Retrieval mechanisms in Retrieval-Augmented Generation (RAG) are the processes and algorithms used to find and extract relevant information from a knowledge base to supplement an AI model's responses. These mechanisms rely heavily on tokenization and form the backbone of RAG systems, enabling more accurate and contextually appropriate outputs.

Key Components of RAG Retrieval

Vector Embeddings

At the heart of modern retrieval mechanisms are vector embeddings. These are numerical representations of text that capture semantic meaning, allowing for efficient similarity comparisons.

Semantic search uses the meaning of words rather than exact matches, enabling more intelligent and context-aware retrieval of information during the inferencing step.

Nearest Neighbor Algorithms

These algorithms quickly find the most similar vectors in high-dimensional spaces, for terms supplied in the prompt, crucial for efficient retrieval in large knowledge bases.

BM25 (Best Matching 25)

This is a method that ranks documents based on how often keywords appear and how important those keywords are. It's useful in systems that combine different retrieval methods.

Dense Passage Retrieval (DPR)

This technique uses deep learning to turn questions and text into dense vectors, which are numerical representations, to find the best matches.

Hybrid Retrieval

This approach mixes different retrieval methods, like keyword-based and meaning-based, to take advantage of the strengths of each.

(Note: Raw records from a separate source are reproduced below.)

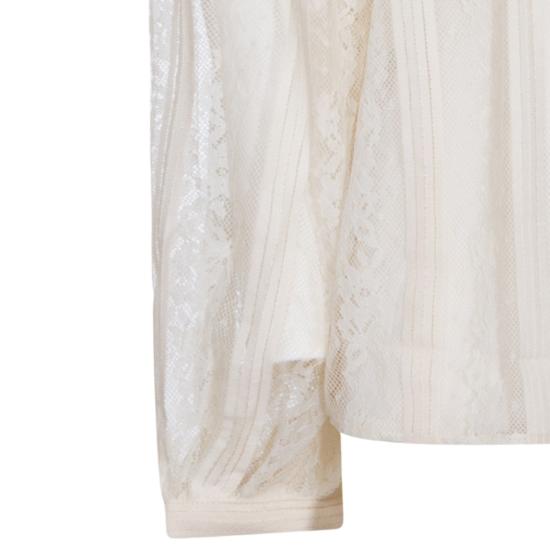 26SS 트윈셋 탑 261TP2541S2152700059 White - TWINSET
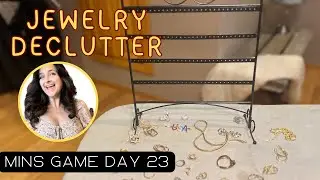 #minsgame #challenge | 29 items Day 23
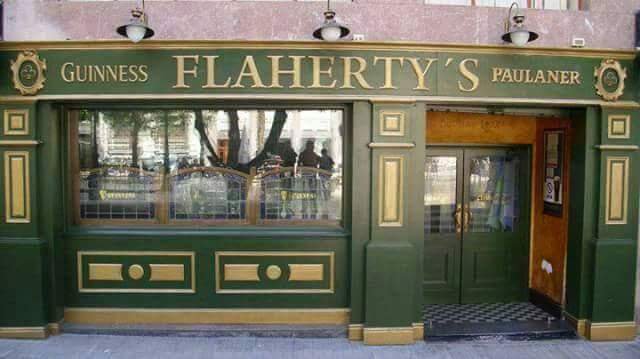 Flaherty's - restaurante en Elche, Alicante, España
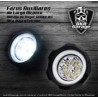 Faros Auxiliares para Defensa o Barras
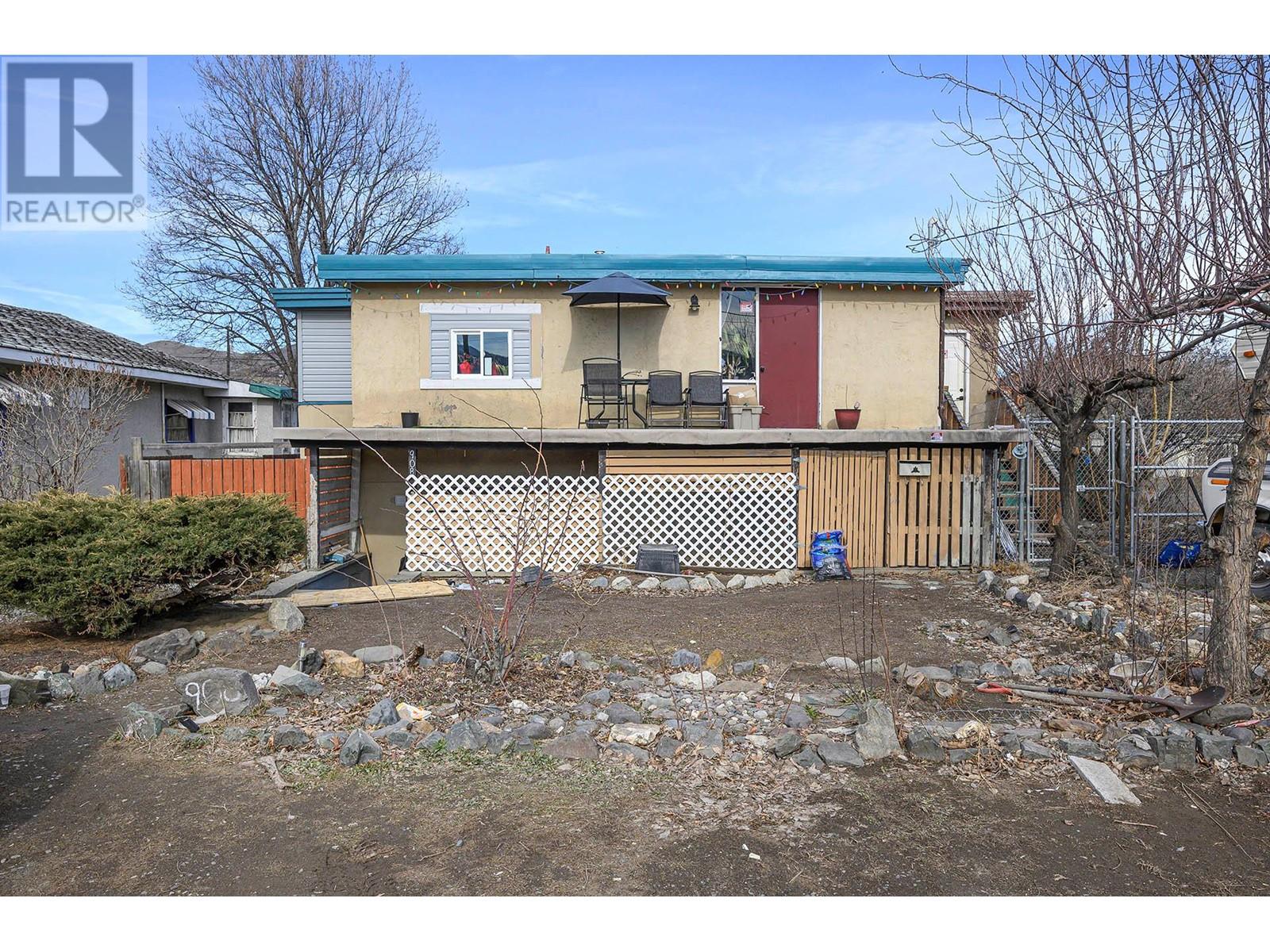 908 Westminster Avenue, Kamloops, British Columbia  V2B 1P1 - Photo 1 - 10346992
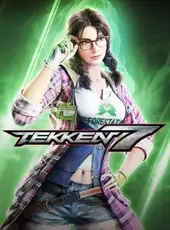 Tekken 7: Julia Chang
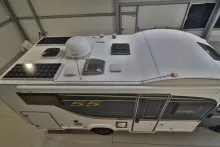 Fahrzeugbild Bürstner Ixeo Time IT726 fiftyfive/Automatik/Einzelbetten #5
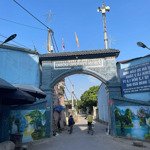 Bán đất phượng đồng, phụng châu, chương mỹ cách cổng trường đại học tdtt 300 m, ngõ ô tô vào được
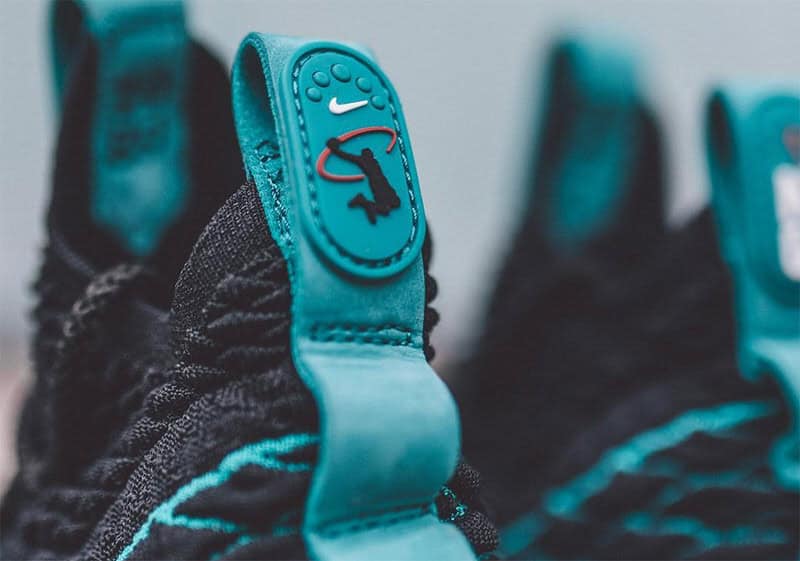 lebron xv griffey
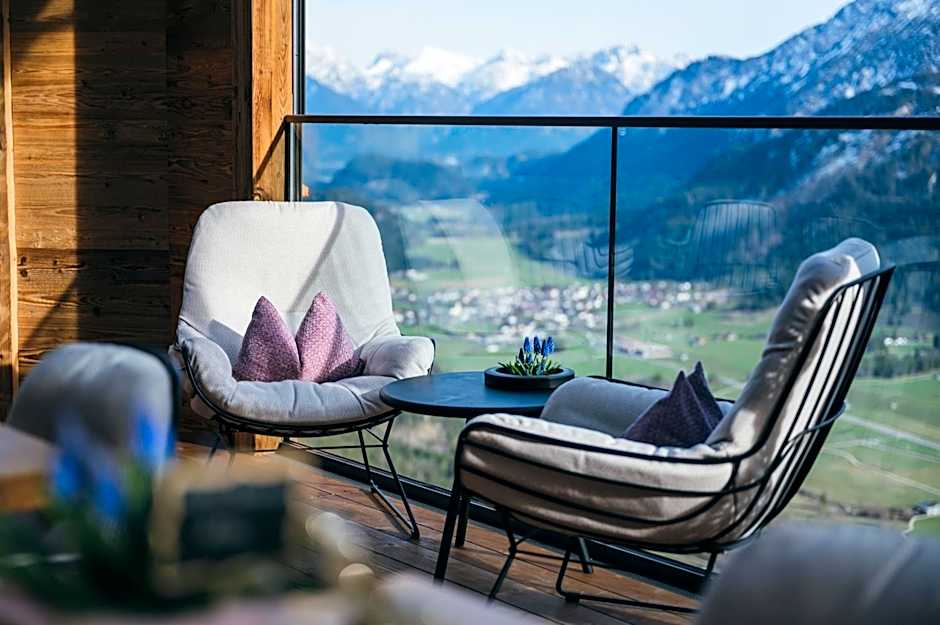 Boutiquehotel Blaue Burg Falkenstein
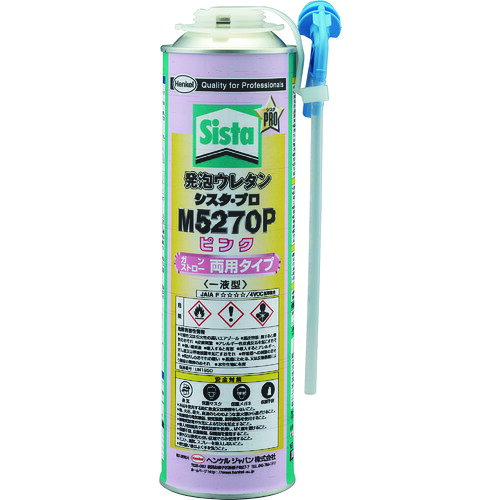 乐天商城 - Sista 発泡ウレタン M5270P 750ml SUM-527P 【416-6060】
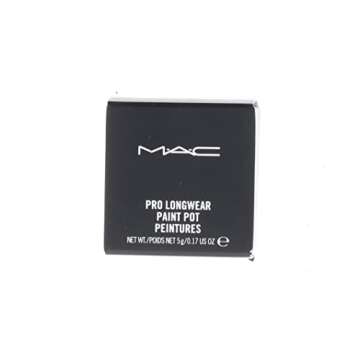 MAC Paint Pot Soft Ochre for Flawless Eyeshadow Application
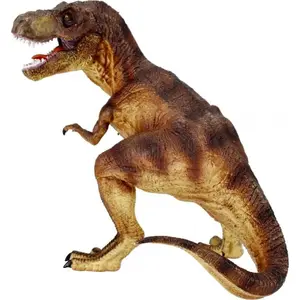 Figure Mega Creative Dinozaur 34x21x13 cm model WS1513, plastic collectible toy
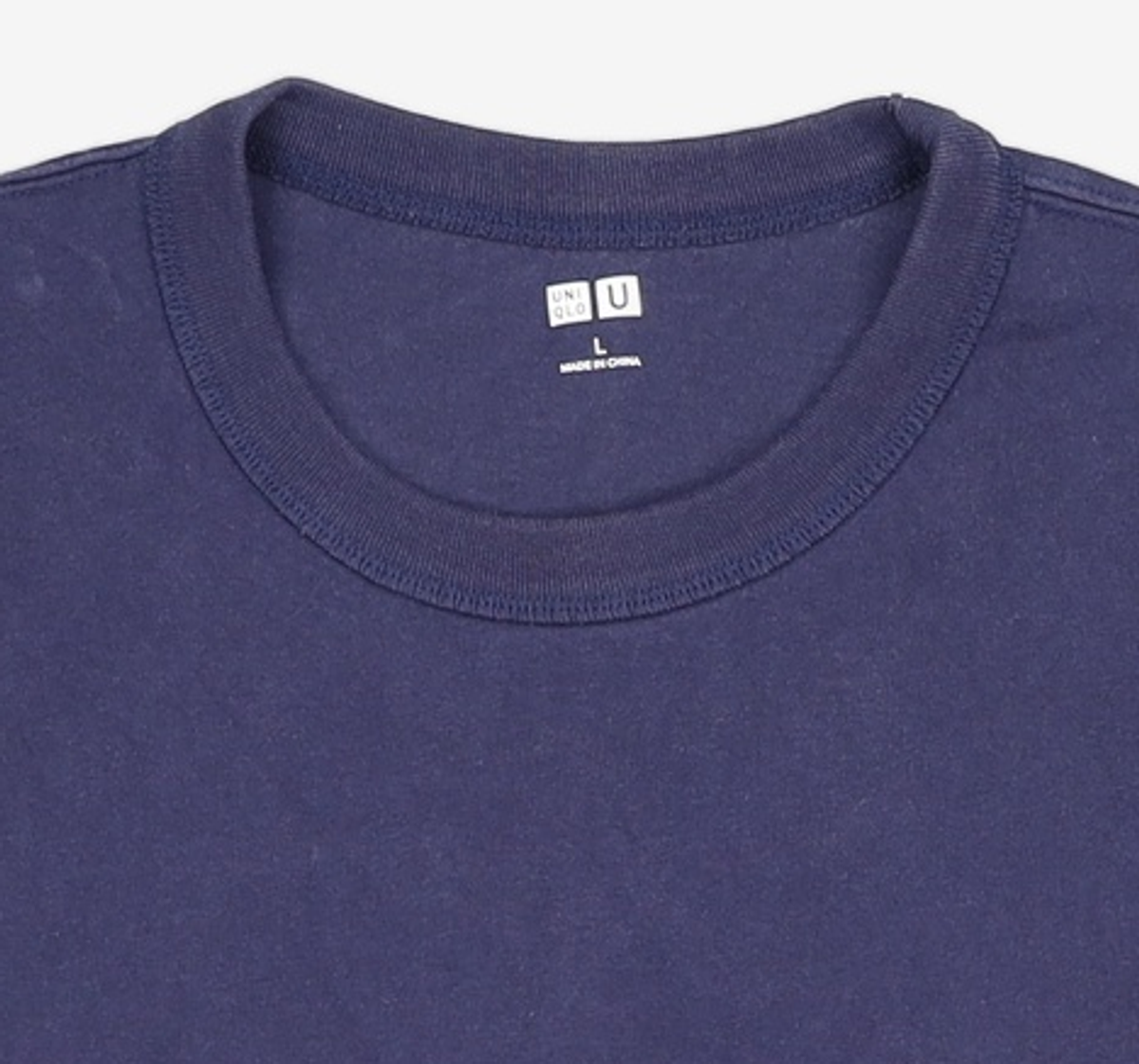 유니클로(UNIQLO) 반소매 티셔츠 L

Advancements in RAG Retrieval

Multi-Modal Retrieval

Expanding beyond text to include images, audio, and video in the retrieval process.

Contextual Re-Ranking

Applying additional relevance scoring to initial results based on broader context or user intent.

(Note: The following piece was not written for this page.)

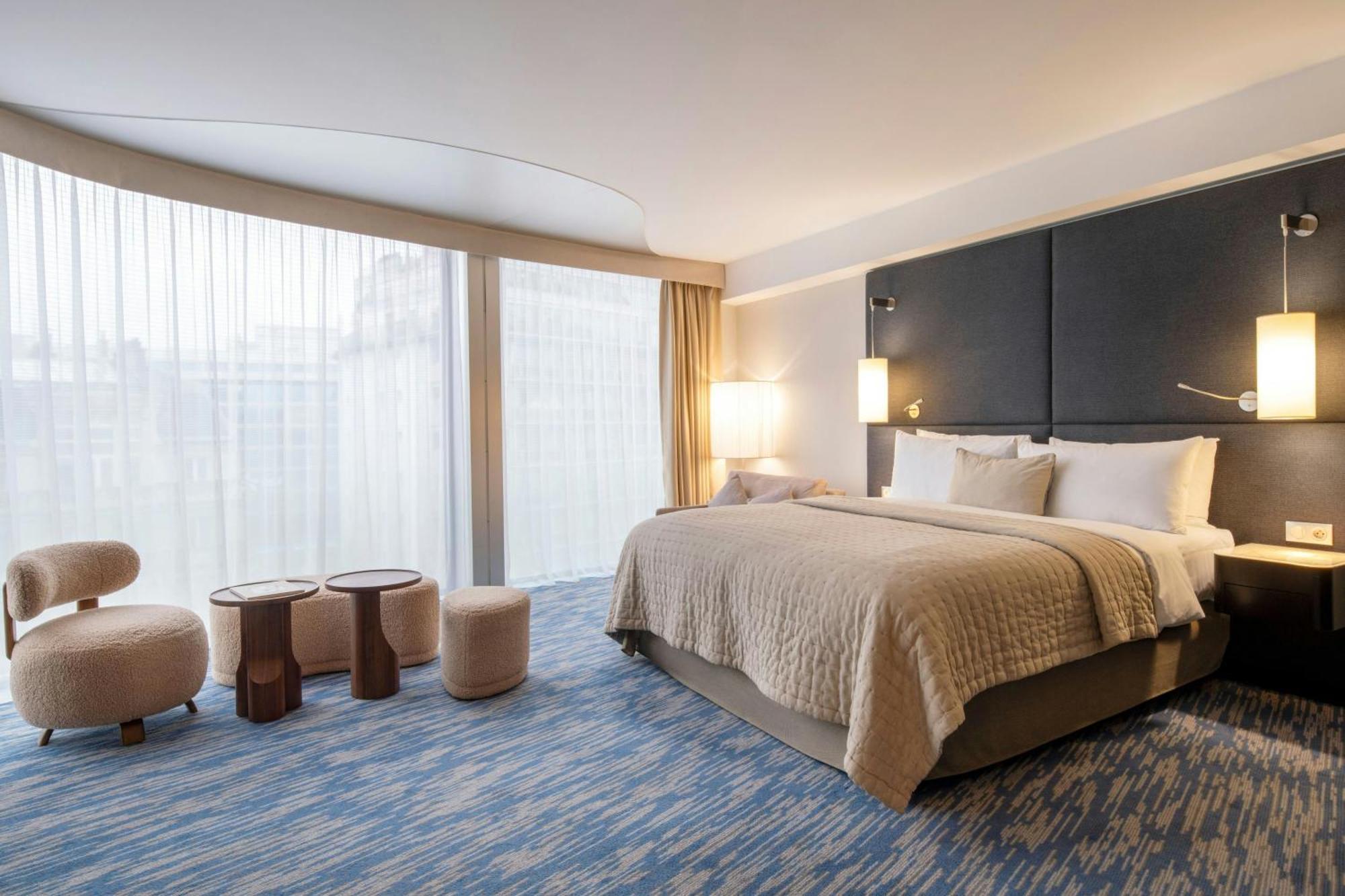 Renaissance Paris Arc De Triomphe Hotel Kültér fotó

Query Expansion and Reformulation

Techniques to modify or expand the original query to improve retrieval accuracy.

Challenges and Future Directions

Scalability

Developing methods to handle ever-growing knowledge bases without sacrificing speed or accuracy.

Personalization

Tailoring retrieval mechanisms to individual users or specific domains for more relevant results.

Real-Time Updates

Incorporating new information into knowledge bases and retrieval systems dynamically.